Review

„Heart of Darkness"

Edgar Allan Poe wird in der aktuellen Hochphase des Horror-Genres erstaunlich selten bemüht. Vor allem werkgetreue Adaptionen sind rar gesät. Vielleicht sind seine Geschichten zu surreal, zu wenig vordergründig für den heutigen vor allem Gore-orientierten Massengeschmack. Ohnehin wurden in den 1960er Jahren von B-König Roger Corman und seinem Lieblingsdarsteller Vincent Price bereits zahlreiche Poe-Stoffe kongenial umgesetzt. Wenn sich dann doch mal wieder jemand an den schaurig-düsteren Phantasien des literarischen Horror-Altmeisters versucht, ist zumindest gespannte Neugierde angesagt. Zumal The Tell-Tale Heart nicht nur unter Fans als eine der besten Gruselgeschichten Poes gilt.

Das schwarze Herz (der Originaltitel Tell-Tale nimmt deutlicher auf seinen Ursprung Bezug) ist allerdings nur lose an die berühmte Short Story angelehnt. Hier wie dort geht es um ein „verräterisches Herz". In beiden Fällen wird das Herz eines Mordopfers dem Täter zum Verhängnis. Wenn die eigentliche Geschichte auch nur als Anstoß dient, so erweist der Film dennoch deutlich dem Autor seine Referenz. Tell-Tale ist ein Mischung aus Mystery-, Whodunit- und Horrorthriller angereichert mit phantastischen Elementen und vereint damit die von Poe bevorzugt behandelten literarischen Gattungen.

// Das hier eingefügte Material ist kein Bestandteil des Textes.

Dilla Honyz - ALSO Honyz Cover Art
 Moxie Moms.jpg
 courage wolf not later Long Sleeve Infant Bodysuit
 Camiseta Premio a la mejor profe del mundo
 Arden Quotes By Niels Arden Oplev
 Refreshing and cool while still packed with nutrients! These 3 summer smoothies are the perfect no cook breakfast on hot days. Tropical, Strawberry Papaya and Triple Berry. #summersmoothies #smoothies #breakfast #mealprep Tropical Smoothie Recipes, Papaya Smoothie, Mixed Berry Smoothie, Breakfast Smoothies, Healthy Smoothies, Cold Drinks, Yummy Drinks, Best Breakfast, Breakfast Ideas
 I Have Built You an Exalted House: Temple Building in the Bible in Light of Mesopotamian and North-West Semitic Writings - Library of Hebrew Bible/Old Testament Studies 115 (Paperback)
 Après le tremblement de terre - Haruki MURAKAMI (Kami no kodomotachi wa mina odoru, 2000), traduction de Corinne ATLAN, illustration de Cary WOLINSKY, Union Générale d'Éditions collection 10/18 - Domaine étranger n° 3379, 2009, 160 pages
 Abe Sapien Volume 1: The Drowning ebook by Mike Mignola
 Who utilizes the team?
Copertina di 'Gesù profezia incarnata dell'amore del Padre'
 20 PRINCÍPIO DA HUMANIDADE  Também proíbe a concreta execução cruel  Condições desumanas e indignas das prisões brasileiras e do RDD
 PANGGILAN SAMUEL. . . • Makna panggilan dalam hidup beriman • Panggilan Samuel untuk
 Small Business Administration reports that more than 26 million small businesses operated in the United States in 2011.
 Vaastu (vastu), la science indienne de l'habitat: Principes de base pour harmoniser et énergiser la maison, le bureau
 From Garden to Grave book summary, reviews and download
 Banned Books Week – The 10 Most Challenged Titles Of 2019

Computerexperte Terry (Josh Lucas) wurde vom Schicksal arg gebeutelt. Seit dem Tod seiner Frau kümmert er sich aufopferungsvoll um seine schwerkranke Tochter. Wenigstens scheint sein Körper das kürzlich transplantierte Spenderherz ohne große Komplikationen anzunehmen. Doch die Ruhe ist trügerisch. Immer häufiger wird Terry von Visionen heimgesucht, die - wie er nach einigen Nachforschungen mit Schaudern erkennt - den Mord an seinem Spender zeigen. Das neue Herz scheint Informationen an sein Gehirn zu senden. Nach und nach beginnt er gegen seinen eigentlichen Willen den verwickelten Personen nachzustellen und einen persönlichen Rachefeldzug zu starten. Seiner neuen Freundin Elizabeth (Lena Headey) - gleichzeitig auch die liebevolle Kinderärztin seiner Tochter - wird er zunehmend unheimlicher. Aber für den von seinem Herzen angetriebenen Terry scheint es kein Entrinnen zu geben ...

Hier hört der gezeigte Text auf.